Des comptes liés à la Défense civile du Pará ont été utilisés pour diffuser dix alertes d’urgence frauduleuses entre le 19 et le 20 juin 2026. Ces messages, qualifiés d’extrêmes, mentionnaient la « misanthropie » et ont touché des millions de téléphones à travers plusieurs capitales, États et le District fédéral, selon les autorités.
Une intrusion dans les systèmes d’alerte officiels
Le gouvernement fédéral a confirmé une faille majeure dans l’Interface de divulgation d’alertes publiques (IDAP). Selon les informations rapportées par O Globo, des identifiants appartenant à des agents de la Défense civile du Pará ont été détournés pour émettre des avertissements sans aucune validation préalable. L’incident a débuté vendredi 19 juin à 23h41, forçant les équipes techniques à bloquer les accès, une mesure qui s’est avérée insuffisante pour stopper une seconde vague de messages durant la nuit.
Le secrétaire national de la Protection et de la Défense civile, Wolnei Wolff, a précisé que le système a été victime d’une cyberattaque. « Tout indique que ce n’est pas une personne du système de protection et Défense civile, cadastrée et avec possibilité d’accès régulier. Tout porte à croire que c’était une attaque de pirate informatique, crime cybernétique », a déclaré Wolnei Wolff, via Folha de S.Paulo.
Le fonctionnement du système IDAP
Le système IDAP est une infrastructure technologique conçue pour diffuser des alertes critiques, telles que des risques d’inondations, de glissements de terrain ou d’autres catastrophes naturelles, directement sur les appareils mobiles. Contrairement aux applications de messagerie classiques, il utilise la technologie de diffusion cellulaire (cell broadcast), qui permet aux autorités d’envoyer des messages vers toutes les antennes-relais situées dans une zone géographique prédéfinie. Cette méthode est privilégiée pour sa fiabilité en cas de saturation des réseaux de données mobiles, car elle fonctionne sur un canal distinct dédié aux services d’urgence.

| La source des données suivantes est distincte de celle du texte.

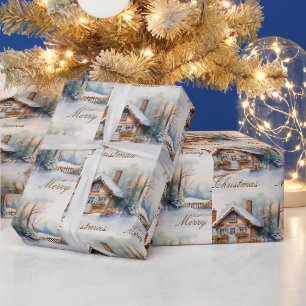 Merry Christmas Cabin in snowy landscape Wrapping Paper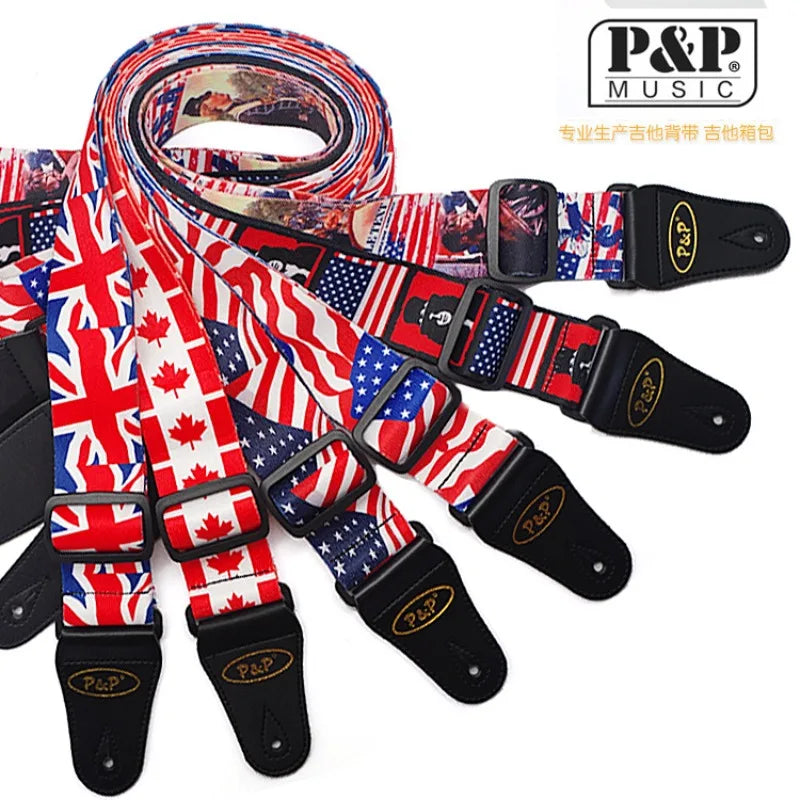 PP Guitar Strap Electric Wood Heat Transfer Musical Instrument Printed
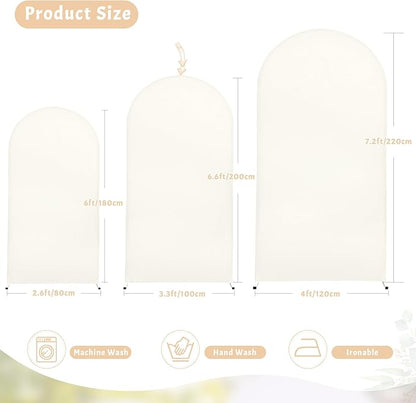 6.6FT Ivory Arch Backdrop Cover - Polyester Fitted Wedding Arch Stand Covers Round Top Chiara Arch Backdrop Cover for Birthday Party Banquet Photo Background Decoration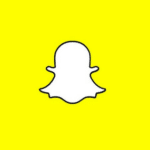 The snapchat logo on a yellow background.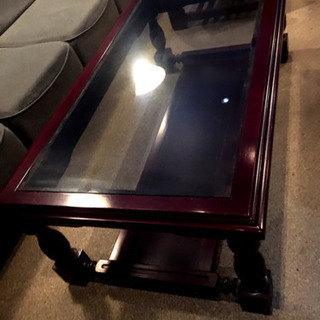 木製　赤茶色ローテーブル(写真のテーブルのみ)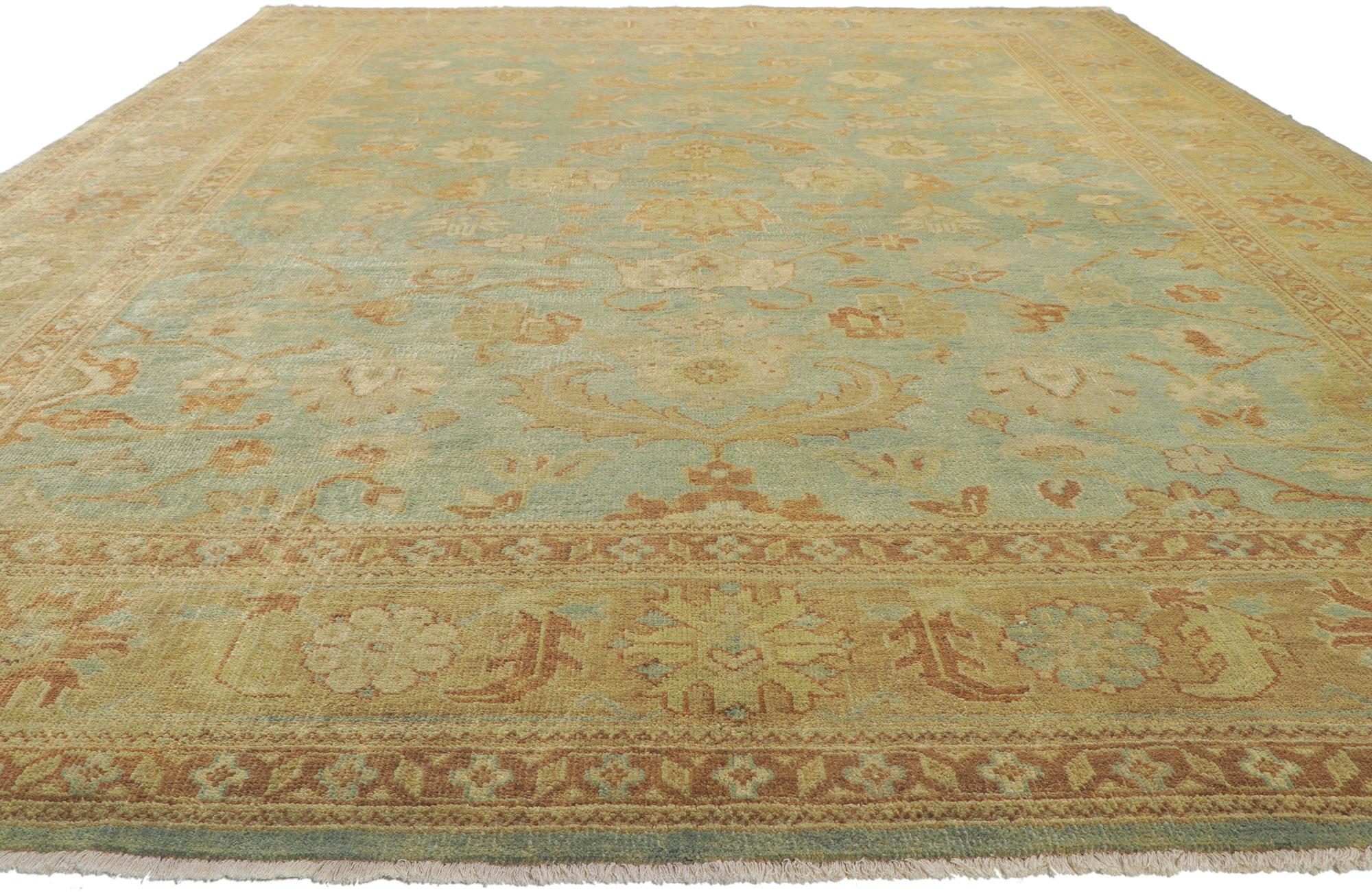 Hand-Knotted New Vintage-Inspired Oushak Rug with Earth-Tone Colors For Sale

Le protocole technique repose sur une hiérarchie d’accès où les instances régionales, comme les Défenses civiles des États, possèdent des autorisations pour émettre des alertes locales. Dans ce cas précis, la compromission des identifiants d’un agent du Pará a permis aux attaquants d’accéder au tableau de bord administratif du système, leur octroyant les privilèges nécessaires pour contourner les limites de zone et déclencher des notifications à l’échelle nationale.
Le contenu des alertes et les cibles visées
Les messages contenaient le terme « misanthropie » ou des variantes comme « misantropi4 ». Ce mot, qui désigne une aversion ou un mépris pour l’espèce humaine, a été envoyé via deux canaux distincts : neuf alertes par diffusion cellulaire (cell broadcast) et une via SMS. Contrairement aux messages classiques, le système de diffusion cellulaire interrompt les activités du téléphone, comme la lecture de vidéos ou l’utilisation d’applications, pour émettre un signal sonore et vibratoire intense.
Bien que les comptes utilisés soient liés à l’État du Pará, les alertes ont été reçues bien au-delà de cette zone, atteignant notamment Curitiba, São Paulo, Brasília et Aracaju. Le ministère de l’Intégration et du Développement régional a souligné une anomalie critique dans un document adressé à la Police fédérale : le système aurait dû restreindre les alertes au territoire du Pará, mais les attaquants ont réussi à contourner cette barrière géographique en manipulant les paramètres de configuration des cellules émettrices.
Enquête en cours et mesures de sécurité
La plateforme IDAP a été déconnectée par les autorités vers 1h30 du matin samedi pour endiguer la propagation. La Police fédérale a été saisie pour identifier les auteurs de cette intrusion. Le gouvernement n’a pas encore pu chiffrer précisément le nombre de téléphones impactés, bien que le secrétaire national ait estimé que « des millions de personnes ont été alertées ».

« Probablement, il s’agit d’une attaque de pirate informatique. Le Secrétariat national de la Protection et de la Défense civile du ministère de l’Intégration et du Développement régional actionnera la Police fédérale et prendra les mesures pour reconnecter le système le plus rapidement possible, quand toutes les conditions de sécurité seront rétablies. »
Les services de la Défense civile prévoient une réactivation progressive des systèmes après une réinitialisation complète des mots de passe. L’incident soulève des questions sur la robustesse des protocoles d’accès aux infrastructures d’urgence nationale, alors que les autorités tentent de déterminer comment des identifiants régionaux ont pu devenir des vecteurs d’une attaque d’une telle ampleur nationale. Cette faille de sécurité met en lumière la nécessité d’une authentification multifacteur plus stricte pour les agents publics ayant accès aux outils de communication d’urgence.